We grant Willie C. Howard’s petition for writ of habeas corpus, which alleged ineffective assistance of appellate counsel in connection with his direct appeal from his second degree murder conviction. We agree that his appellate attorney should have argued that the trial court’s reinstruction of the jury on the elements of second and third degree murder and manslaughter was incomplete, where the court refused Howard’s trial counsel’s request that the jury also be rein-structed on the justifiable use of deadly force. Fla. Std. Jury Instr. (Crim.) 3.04(d). The trial court reread the justifiable and excusable homicide portions of the standard manslaughter jury instruction, but this did not provide a complete instruction in this case, since the standard instruction allows the jury to find excusable homicide only if non-deadly force is used.

We are mindful of the general rule that when a jury requests reinstruction on the elements of a charged offense, the judge is not required to reread the defense instructions. Ordinarily, the decision of the trial court to limit the reinstruction to the specific question posed by the jury would have been proper. Holsworth v. State, 522 So.2d 348, 353 (Fla. 1988). However, in this case, rein-struction on the justifiable use of deadly force was required.

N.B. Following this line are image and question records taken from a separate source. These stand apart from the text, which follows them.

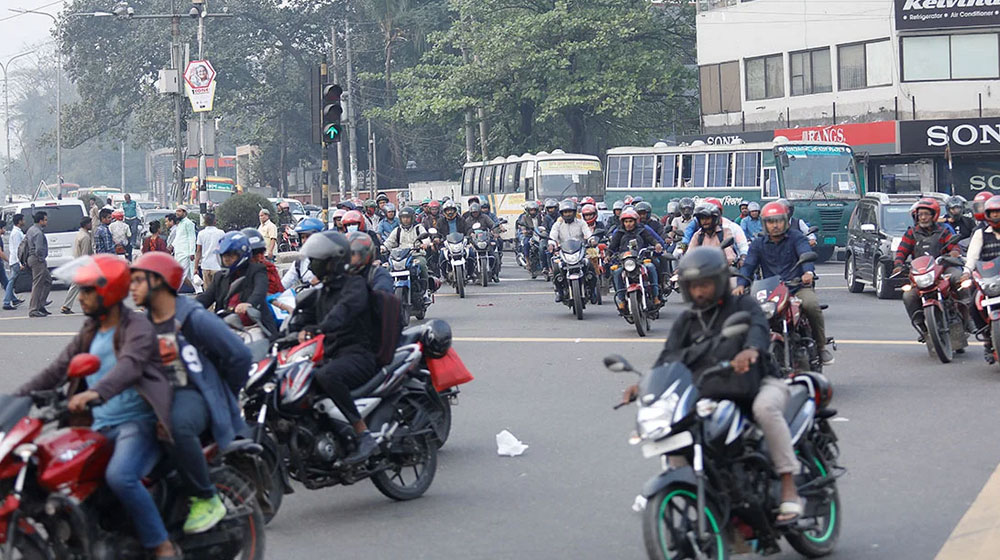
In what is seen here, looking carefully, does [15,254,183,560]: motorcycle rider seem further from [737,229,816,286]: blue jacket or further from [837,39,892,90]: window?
[837,39,892,90]: window

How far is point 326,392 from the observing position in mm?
7410

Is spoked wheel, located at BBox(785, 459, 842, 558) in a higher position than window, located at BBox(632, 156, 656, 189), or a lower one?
lower

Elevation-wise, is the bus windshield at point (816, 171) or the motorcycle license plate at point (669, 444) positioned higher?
the bus windshield at point (816, 171)

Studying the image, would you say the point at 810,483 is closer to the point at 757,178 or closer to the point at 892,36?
the point at 757,178

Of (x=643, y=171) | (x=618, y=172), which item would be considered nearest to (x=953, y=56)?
(x=643, y=171)

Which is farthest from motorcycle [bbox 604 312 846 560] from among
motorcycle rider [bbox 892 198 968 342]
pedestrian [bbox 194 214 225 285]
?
pedestrian [bbox 194 214 225 285]

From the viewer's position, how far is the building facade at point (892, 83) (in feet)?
131

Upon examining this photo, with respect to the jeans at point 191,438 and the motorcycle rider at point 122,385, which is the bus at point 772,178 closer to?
the jeans at point 191,438

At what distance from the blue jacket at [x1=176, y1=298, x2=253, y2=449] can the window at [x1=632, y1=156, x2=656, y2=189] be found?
98.5ft

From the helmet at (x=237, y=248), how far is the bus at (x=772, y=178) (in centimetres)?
2081

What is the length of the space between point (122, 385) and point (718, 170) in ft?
94.2

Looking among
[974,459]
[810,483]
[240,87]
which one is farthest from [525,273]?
[240,87]

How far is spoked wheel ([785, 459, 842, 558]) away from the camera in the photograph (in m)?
6.20

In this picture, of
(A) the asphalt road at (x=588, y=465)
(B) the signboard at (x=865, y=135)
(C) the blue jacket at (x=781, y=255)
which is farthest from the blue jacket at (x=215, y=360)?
(B) the signboard at (x=865, y=135)
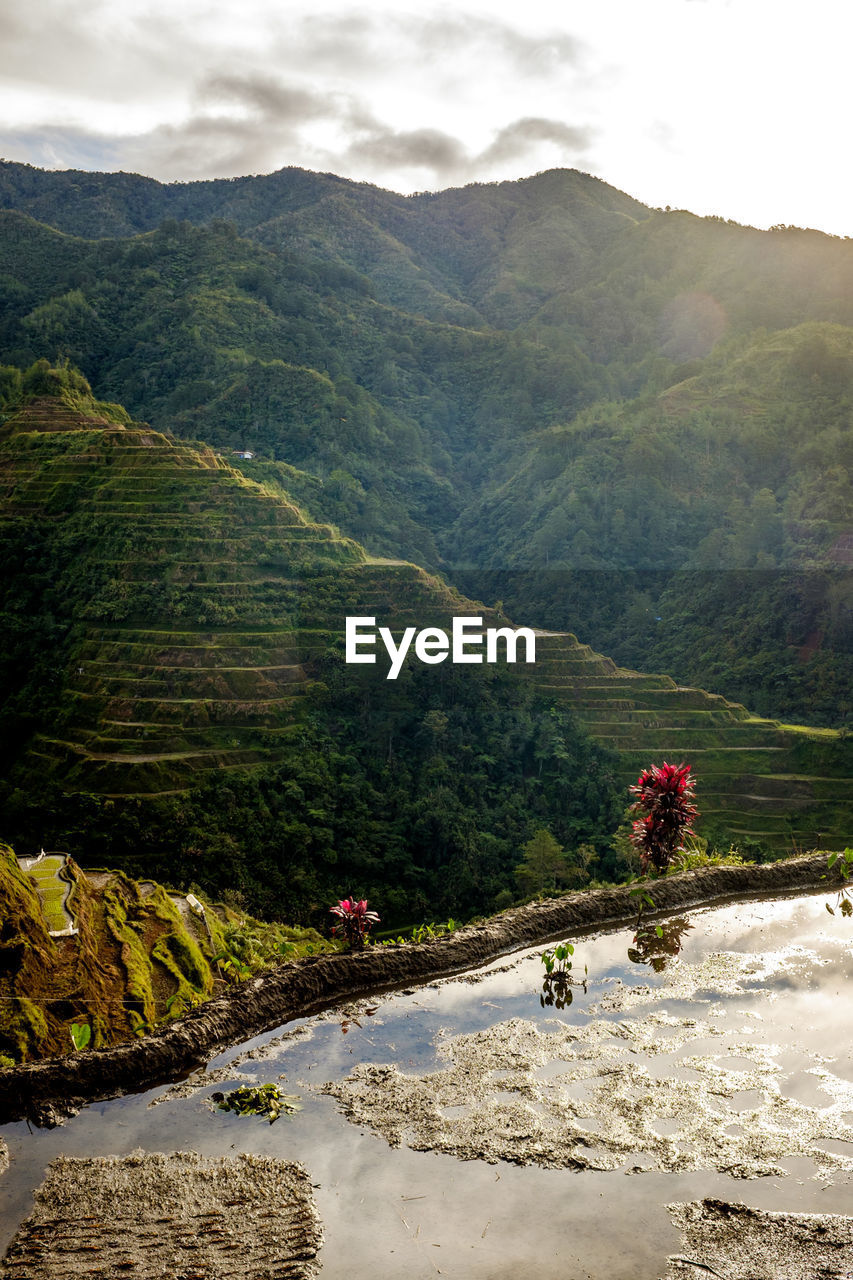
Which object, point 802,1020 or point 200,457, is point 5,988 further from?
point 200,457

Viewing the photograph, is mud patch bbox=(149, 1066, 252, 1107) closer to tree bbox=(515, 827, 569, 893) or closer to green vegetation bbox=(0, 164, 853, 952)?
green vegetation bbox=(0, 164, 853, 952)

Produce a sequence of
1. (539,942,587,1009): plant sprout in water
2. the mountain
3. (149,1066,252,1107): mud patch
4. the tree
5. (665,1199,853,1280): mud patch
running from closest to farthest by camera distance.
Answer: (665,1199,853,1280): mud patch, (149,1066,252,1107): mud patch, (539,942,587,1009): plant sprout in water, the mountain, the tree

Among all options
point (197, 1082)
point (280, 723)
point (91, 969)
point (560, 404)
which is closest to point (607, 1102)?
point (197, 1082)

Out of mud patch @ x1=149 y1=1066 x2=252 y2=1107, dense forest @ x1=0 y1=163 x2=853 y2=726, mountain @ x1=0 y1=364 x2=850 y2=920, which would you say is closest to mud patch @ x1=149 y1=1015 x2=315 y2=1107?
mud patch @ x1=149 y1=1066 x2=252 y2=1107

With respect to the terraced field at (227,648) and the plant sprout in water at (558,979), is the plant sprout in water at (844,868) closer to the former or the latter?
the plant sprout in water at (558,979)

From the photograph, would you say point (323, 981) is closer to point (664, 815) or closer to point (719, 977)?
point (719, 977)

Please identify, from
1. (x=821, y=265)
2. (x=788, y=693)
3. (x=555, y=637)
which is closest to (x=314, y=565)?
(x=555, y=637)
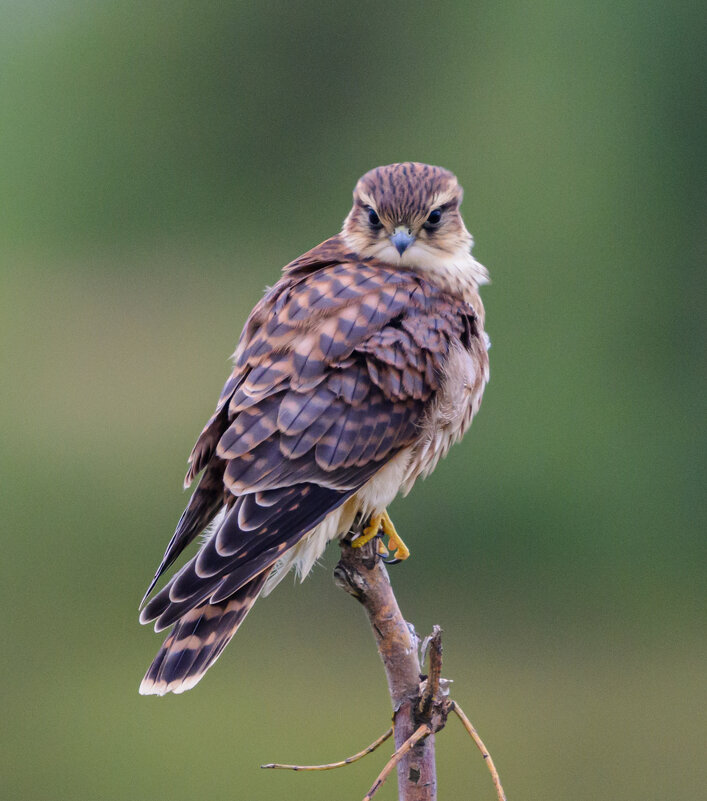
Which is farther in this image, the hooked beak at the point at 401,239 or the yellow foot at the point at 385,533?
the hooked beak at the point at 401,239

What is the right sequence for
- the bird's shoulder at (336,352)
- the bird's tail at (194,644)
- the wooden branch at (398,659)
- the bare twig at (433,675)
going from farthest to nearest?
1. the bird's shoulder at (336,352)
2. the bird's tail at (194,644)
3. the wooden branch at (398,659)
4. the bare twig at (433,675)

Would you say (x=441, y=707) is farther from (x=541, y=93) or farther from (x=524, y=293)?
(x=541, y=93)

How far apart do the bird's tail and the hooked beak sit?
84 cm

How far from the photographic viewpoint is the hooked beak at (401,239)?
255 cm

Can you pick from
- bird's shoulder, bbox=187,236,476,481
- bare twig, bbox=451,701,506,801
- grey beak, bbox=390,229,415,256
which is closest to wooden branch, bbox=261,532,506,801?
bare twig, bbox=451,701,506,801

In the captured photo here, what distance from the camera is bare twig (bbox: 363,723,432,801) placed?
158 cm

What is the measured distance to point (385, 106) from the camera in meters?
8.48

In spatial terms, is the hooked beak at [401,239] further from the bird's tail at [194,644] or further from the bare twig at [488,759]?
the bare twig at [488,759]

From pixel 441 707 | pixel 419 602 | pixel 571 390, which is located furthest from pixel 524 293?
pixel 441 707

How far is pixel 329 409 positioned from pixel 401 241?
1.65ft

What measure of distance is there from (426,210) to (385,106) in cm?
612

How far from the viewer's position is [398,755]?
165 cm

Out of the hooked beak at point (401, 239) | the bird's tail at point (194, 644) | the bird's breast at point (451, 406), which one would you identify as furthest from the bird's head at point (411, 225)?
the bird's tail at point (194, 644)

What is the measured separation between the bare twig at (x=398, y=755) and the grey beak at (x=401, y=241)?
111cm
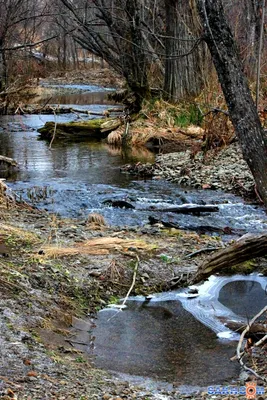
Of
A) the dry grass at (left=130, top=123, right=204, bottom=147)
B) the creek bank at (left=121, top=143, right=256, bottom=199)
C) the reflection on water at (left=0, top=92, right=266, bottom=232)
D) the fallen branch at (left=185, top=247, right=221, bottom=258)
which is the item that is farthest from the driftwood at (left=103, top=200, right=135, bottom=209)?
the dry grass at (left=130, top=123, right=204, bottom=147)

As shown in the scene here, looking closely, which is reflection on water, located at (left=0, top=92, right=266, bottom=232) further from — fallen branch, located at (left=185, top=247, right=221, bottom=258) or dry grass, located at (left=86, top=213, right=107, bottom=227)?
fallen branch, located at (left=185, top=247, right=221, bottom=258)

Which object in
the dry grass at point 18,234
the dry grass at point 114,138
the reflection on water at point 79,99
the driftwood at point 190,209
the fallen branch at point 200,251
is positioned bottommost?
the driftwood at point 190,209

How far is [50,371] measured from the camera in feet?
11.4

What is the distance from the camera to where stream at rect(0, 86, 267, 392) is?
418cm

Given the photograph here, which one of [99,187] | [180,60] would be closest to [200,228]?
[99,187]

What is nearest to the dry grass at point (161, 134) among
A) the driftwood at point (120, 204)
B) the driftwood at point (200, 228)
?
the driftwood at point (120, 204)

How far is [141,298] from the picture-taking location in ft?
18.1

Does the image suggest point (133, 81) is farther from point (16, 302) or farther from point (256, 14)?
point (16, 302)

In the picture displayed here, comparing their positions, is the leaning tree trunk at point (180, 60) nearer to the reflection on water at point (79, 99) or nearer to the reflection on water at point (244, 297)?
the reflection on water at point (79, 99)

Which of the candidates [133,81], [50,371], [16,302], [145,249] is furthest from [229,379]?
[133,81]

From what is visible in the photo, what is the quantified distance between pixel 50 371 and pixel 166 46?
16.4 m

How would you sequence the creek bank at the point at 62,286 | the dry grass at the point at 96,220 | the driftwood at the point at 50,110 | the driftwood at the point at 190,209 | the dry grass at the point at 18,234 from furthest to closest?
the driftwood at the point at 50,110 < the driftwood at the point at 190,209 < the dry grass at the point at 96,220 < the dry grass at the point at 18,234 < the creek bank at the point at 62,286

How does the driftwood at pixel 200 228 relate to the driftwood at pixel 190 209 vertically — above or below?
below

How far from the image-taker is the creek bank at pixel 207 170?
36.5 ft
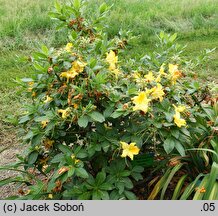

The manslaughter statute excludes from its definition killings that are justifiable under chapter 776. § 782.07, Fla.Stat. (1993). Section 776.012 provides that the use of deadly force may be justified in certain enumerated circumstances. When the court instructs the jury on the elements of manslaughter, the court must also define the exclusions “to enable the jury to understand the definition of manslaughter.” Hedges v. State, 172 So.2d 824, 826 (Fla. 1965).

Since the victim in this case was shot, a complete instruction on justifiable homicide required an instruction on when the use of deadly force is justified. Cf. Carranza v. State, 511 So.2d 410 (Fla. 4th DCA 1987), rev. denied, 519 So.2d 988 (Fla. 1988)(revers-ing for failure to reinstruct on justifiable killing in defense of a third party). The reinstruction as given in this case was misleading and incomplete, requiring reversal and a new trial. Hedges, 172 So.2d at 826 (“The giving of a partial instruction fails to inform the jury fully and often leads to undue emphasis on the part given as against the part omitted.”) The fact that Howard was convicted of second degree murder, and not manslaughter, does not render the error harmless. Rojas v. State, 552 So.2d 914 (Fla. 1989).

We therefore grant the petition, reverse Howard’s conviction and sentence, and remand for a new trial.

KLEIN, STEVENSON, and HAZOURI, JJ., concur.